> [RECORDS SUPPLIED]:
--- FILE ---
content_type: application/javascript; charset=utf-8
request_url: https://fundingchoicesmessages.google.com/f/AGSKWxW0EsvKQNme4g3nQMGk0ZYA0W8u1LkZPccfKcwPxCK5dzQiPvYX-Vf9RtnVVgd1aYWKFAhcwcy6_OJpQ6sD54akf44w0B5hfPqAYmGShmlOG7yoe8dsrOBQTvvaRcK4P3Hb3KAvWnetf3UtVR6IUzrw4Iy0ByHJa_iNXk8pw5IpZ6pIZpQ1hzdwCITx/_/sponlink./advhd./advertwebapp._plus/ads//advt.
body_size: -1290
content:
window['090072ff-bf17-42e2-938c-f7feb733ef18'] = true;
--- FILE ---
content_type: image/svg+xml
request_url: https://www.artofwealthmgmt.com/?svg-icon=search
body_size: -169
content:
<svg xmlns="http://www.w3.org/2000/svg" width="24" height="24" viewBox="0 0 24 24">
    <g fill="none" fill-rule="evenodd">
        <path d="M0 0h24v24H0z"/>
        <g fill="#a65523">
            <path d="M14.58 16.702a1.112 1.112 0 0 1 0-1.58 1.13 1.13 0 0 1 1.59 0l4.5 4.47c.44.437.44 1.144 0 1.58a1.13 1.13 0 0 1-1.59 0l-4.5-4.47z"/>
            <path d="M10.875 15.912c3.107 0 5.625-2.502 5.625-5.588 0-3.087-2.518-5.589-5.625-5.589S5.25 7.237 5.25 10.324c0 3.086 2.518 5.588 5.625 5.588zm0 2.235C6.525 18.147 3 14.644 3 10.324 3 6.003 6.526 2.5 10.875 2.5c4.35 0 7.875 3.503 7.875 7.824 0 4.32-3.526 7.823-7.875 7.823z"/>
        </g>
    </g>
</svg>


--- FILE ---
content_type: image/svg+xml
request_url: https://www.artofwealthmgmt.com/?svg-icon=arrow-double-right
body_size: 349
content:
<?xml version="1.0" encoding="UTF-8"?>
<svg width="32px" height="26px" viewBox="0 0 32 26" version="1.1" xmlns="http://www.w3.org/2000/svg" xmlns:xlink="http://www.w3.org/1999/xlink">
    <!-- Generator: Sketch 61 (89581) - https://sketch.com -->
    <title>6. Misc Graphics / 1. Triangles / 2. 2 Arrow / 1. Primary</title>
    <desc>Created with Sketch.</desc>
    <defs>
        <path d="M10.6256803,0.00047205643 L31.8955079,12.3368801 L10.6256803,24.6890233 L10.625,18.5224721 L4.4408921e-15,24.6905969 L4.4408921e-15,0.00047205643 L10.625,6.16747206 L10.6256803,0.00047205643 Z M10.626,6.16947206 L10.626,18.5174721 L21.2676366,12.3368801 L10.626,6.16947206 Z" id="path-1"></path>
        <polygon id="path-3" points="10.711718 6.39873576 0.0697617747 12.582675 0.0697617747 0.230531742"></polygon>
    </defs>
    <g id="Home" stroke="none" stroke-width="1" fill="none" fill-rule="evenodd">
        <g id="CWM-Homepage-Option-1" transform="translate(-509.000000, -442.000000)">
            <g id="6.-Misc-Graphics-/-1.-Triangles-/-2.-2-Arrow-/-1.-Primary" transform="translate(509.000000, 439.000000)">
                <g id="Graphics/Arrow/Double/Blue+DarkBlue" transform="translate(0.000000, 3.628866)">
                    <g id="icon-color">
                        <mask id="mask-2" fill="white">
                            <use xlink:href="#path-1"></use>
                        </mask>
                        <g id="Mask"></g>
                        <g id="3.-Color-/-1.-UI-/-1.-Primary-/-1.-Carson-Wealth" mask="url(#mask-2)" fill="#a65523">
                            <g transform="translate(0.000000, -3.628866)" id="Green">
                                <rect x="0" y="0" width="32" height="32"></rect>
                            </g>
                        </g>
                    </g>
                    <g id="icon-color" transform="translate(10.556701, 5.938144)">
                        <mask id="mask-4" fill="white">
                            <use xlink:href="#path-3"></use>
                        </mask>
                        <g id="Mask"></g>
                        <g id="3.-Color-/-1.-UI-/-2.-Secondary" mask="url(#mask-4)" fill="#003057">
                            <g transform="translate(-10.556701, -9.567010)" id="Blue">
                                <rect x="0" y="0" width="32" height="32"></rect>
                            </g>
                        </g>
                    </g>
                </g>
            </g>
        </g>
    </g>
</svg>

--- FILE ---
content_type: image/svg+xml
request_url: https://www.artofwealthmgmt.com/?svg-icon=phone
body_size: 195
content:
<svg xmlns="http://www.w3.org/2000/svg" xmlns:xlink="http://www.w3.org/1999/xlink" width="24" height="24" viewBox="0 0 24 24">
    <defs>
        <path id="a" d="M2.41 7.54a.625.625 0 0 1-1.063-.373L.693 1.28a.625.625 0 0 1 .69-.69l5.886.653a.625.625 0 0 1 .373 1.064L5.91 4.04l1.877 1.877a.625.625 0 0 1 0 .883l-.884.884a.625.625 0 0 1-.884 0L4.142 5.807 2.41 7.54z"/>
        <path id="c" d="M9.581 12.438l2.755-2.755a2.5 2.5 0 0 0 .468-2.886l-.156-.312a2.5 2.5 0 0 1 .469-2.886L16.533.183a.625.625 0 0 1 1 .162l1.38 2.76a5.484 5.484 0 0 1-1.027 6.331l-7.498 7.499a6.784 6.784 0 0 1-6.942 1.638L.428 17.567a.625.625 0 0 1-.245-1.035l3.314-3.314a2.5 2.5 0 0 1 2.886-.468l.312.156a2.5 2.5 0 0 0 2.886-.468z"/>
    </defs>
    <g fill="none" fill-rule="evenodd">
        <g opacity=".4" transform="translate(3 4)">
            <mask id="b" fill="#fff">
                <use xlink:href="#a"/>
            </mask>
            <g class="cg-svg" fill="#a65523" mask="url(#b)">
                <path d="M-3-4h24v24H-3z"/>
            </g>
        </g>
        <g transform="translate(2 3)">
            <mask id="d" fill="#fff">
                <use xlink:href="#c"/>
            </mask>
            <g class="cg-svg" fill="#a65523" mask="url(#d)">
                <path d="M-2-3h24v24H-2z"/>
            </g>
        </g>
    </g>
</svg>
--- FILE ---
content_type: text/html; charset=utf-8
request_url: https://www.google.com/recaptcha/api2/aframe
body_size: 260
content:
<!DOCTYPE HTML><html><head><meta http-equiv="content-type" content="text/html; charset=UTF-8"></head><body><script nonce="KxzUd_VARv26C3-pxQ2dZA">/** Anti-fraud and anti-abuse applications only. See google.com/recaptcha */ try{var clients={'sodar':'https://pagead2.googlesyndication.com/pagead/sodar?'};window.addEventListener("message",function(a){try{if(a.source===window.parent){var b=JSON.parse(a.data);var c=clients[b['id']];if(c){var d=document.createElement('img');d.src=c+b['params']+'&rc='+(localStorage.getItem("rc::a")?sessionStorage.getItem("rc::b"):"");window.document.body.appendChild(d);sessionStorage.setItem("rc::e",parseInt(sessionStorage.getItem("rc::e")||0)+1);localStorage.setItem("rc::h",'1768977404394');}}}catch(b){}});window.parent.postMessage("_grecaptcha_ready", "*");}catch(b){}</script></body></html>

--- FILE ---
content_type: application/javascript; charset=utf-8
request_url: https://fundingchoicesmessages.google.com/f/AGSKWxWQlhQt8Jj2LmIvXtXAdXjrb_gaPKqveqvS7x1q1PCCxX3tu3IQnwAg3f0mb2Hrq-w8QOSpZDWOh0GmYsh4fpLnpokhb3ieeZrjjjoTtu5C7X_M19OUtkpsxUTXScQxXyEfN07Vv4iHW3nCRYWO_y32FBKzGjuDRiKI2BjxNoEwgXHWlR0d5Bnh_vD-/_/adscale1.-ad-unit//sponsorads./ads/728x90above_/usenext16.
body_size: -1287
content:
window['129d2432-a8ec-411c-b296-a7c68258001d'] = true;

> [WORK TO BE COMPLETED]: In the listing above, find each line with the word "Misc" and copy it out.

> [TASK RESULT]:
    <title>6. Misc Graphics / 1. Triangles / 2. 2 Arrow / 1. Primary</title>
            <g id="6.-Misc-Graphics-/-1.-Triangles-/-2.-2-Arrow-/-1.-Primary" transform="translate(509.000000, 439.000000)">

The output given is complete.